⟨

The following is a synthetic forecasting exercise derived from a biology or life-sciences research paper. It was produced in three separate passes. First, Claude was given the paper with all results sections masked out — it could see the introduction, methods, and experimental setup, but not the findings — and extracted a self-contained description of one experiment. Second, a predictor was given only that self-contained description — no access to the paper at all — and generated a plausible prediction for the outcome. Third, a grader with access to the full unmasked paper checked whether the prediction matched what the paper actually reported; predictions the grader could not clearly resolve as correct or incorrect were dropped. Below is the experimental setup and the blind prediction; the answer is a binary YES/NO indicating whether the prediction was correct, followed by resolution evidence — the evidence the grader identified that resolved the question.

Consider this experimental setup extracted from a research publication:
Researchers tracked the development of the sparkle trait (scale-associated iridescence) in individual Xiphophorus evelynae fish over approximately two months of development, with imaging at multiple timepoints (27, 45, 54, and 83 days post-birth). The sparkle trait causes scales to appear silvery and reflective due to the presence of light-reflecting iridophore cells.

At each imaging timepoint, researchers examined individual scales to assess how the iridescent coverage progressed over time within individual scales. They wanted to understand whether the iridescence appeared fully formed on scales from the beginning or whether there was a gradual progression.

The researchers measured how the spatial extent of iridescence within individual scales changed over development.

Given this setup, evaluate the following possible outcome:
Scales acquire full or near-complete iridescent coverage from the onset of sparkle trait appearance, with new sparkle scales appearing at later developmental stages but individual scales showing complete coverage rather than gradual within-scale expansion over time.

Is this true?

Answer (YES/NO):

⟩

**WHAT YOU ARE ASKED TO DO:** Return each line among the entries that holds the word "this".

**EXERCISE SOLUTION:**
Consider this experimental setup extracted from a research publication:
Given this setup, evaluate the following possible outcome:
Is this true?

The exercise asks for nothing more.